Aim of the task: Pick out every line in the entries below that contains the word "away", treating uppercase and lowercase letters as different, and copy each of those lines in full.

☆ ☆ ☆

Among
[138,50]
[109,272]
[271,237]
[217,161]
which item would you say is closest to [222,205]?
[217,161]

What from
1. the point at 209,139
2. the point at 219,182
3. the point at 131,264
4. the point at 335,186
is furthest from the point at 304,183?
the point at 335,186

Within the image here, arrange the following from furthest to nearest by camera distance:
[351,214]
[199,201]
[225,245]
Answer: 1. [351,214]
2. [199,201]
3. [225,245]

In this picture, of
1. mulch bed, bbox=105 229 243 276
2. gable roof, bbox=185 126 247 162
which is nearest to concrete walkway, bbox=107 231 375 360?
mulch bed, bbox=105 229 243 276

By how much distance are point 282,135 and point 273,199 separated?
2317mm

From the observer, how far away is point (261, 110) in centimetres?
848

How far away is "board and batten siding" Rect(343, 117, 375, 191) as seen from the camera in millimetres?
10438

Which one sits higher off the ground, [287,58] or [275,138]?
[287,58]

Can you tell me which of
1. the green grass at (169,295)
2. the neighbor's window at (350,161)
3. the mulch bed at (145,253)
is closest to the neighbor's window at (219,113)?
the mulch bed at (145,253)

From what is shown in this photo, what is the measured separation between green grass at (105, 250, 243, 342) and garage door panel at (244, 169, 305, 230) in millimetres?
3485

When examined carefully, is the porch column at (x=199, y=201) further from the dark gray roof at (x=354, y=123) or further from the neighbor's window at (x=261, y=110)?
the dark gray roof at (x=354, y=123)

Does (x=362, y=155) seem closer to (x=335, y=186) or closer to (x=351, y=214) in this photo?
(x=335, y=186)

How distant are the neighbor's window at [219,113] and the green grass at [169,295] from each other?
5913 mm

☆ ☆ ☆

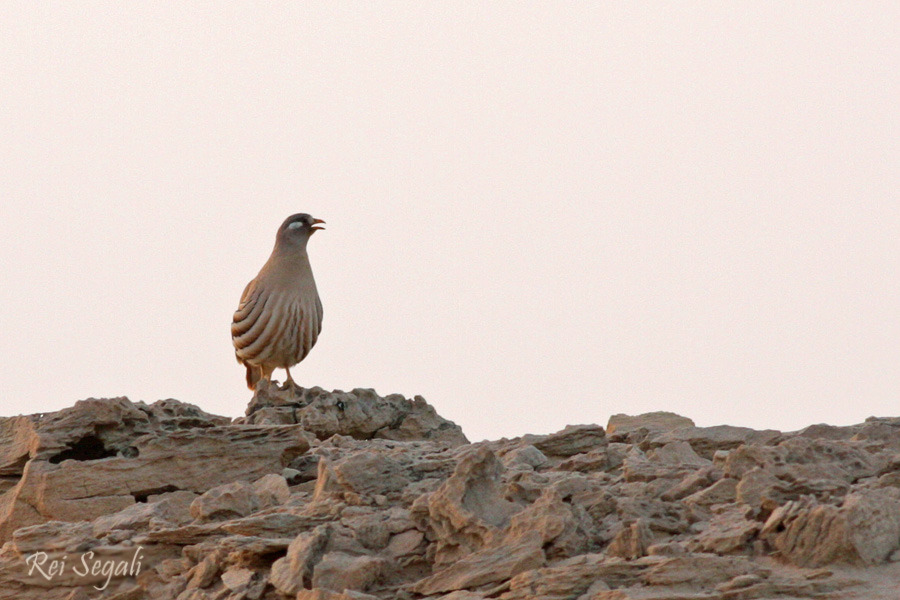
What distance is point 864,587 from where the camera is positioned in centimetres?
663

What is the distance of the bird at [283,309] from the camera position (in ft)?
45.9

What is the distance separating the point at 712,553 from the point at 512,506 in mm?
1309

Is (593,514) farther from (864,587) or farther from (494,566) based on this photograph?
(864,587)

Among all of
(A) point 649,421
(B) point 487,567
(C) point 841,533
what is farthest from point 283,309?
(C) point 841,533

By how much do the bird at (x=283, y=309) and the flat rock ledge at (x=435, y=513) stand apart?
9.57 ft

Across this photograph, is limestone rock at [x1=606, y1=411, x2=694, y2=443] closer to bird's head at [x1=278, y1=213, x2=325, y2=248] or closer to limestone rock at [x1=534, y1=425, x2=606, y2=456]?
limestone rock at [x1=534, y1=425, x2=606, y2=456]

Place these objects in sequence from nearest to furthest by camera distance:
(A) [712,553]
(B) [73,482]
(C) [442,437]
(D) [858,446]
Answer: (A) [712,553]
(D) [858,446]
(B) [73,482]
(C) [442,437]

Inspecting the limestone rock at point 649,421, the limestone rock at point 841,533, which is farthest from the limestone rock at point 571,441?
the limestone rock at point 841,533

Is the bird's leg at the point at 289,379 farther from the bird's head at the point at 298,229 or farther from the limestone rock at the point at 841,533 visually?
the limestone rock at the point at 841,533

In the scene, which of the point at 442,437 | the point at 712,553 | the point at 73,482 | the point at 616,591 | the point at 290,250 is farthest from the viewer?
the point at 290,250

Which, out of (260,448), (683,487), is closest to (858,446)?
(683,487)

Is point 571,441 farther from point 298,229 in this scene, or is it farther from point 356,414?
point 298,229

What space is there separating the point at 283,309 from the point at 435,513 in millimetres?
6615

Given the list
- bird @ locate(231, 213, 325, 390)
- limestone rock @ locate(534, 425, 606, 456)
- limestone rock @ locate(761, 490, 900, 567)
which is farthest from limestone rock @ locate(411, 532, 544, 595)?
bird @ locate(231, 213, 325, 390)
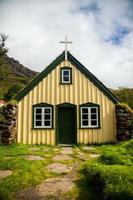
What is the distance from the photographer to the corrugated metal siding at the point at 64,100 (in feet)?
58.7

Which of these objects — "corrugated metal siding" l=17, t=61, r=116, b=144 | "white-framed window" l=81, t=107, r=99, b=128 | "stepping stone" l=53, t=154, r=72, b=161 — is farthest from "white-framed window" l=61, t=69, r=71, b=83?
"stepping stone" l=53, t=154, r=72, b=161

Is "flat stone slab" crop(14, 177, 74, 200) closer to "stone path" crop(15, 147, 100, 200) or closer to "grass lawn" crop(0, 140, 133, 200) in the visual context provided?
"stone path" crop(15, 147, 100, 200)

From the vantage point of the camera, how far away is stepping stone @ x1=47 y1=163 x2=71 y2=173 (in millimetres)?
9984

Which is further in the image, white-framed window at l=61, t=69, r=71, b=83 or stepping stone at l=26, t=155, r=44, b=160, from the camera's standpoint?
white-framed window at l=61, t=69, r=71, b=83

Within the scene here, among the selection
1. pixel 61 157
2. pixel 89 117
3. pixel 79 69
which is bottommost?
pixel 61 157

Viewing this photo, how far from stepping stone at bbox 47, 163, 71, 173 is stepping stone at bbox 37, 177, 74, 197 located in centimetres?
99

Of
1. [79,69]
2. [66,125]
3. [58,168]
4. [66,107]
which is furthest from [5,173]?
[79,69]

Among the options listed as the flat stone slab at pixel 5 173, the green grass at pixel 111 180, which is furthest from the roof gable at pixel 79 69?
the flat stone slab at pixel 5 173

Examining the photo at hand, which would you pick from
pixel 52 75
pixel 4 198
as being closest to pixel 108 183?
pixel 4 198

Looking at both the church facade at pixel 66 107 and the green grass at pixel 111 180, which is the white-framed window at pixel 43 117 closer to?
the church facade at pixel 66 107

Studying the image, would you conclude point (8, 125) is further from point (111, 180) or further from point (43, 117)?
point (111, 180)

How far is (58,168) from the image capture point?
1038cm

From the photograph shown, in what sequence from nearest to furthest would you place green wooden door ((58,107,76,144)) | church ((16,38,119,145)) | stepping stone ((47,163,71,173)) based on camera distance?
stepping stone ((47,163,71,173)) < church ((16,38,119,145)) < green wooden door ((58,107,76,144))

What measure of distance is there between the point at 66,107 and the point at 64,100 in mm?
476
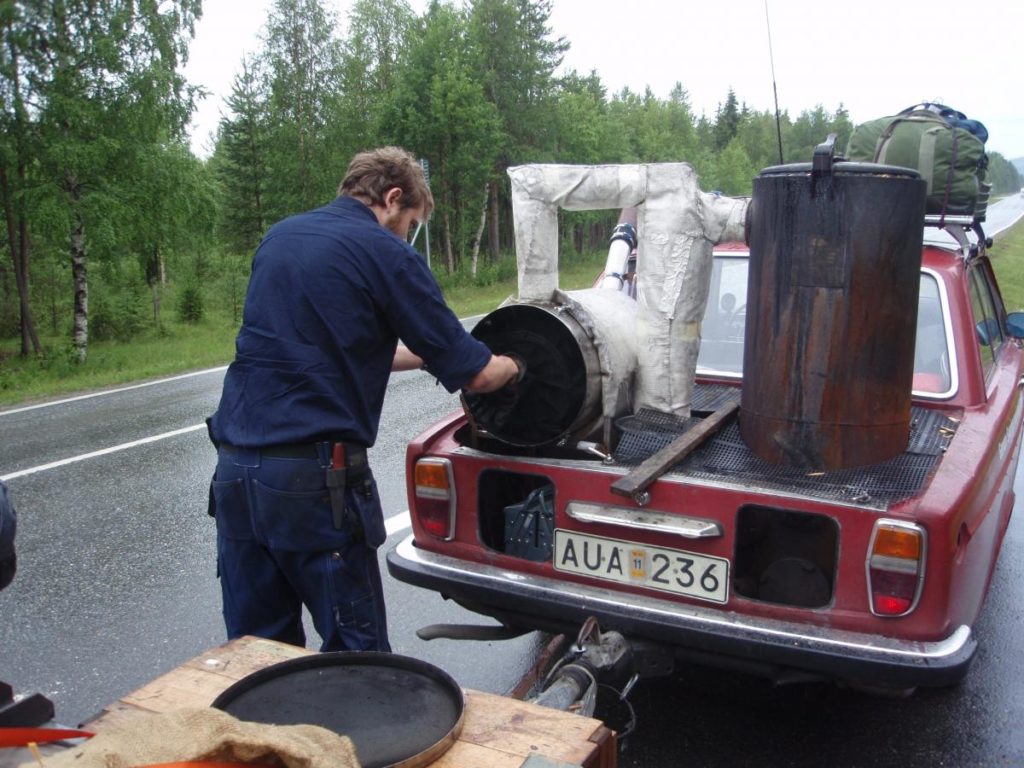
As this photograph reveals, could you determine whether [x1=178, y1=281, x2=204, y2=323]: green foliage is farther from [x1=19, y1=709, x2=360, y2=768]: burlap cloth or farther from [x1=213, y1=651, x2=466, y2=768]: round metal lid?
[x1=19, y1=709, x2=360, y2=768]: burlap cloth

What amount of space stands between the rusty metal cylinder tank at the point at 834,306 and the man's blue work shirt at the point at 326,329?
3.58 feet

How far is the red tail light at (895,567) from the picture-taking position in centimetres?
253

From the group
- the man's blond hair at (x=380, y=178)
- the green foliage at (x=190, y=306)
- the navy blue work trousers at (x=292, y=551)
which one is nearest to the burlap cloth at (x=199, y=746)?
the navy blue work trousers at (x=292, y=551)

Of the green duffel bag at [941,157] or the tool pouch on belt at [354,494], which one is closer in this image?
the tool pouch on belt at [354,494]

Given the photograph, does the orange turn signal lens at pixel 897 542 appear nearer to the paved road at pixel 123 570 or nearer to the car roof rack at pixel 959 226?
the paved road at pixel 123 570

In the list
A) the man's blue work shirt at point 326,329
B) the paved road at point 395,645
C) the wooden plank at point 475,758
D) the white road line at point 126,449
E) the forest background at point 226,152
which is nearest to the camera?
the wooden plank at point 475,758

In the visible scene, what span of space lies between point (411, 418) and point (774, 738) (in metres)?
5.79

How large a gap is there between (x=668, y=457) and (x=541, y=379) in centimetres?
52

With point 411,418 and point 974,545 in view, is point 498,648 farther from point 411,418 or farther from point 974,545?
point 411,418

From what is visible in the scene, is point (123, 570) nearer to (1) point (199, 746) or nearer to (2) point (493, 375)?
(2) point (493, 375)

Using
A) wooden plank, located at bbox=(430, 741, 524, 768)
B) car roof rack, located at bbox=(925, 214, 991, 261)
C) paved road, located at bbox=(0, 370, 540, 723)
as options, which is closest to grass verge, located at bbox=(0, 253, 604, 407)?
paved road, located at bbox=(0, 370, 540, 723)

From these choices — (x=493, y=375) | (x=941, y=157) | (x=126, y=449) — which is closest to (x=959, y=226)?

☆ ☆ ☆

Task output:
From the observer, how far away is point (261, 110) in centimetres?
How far away is "board and batten siding" Rect(343, 117, 375, 191) as seen from the camera in millimetres?
From the vantage point of the camera, how far away is stepping stone @ x1=47 y1=163 x2=71 y2=173 (in millimetres)?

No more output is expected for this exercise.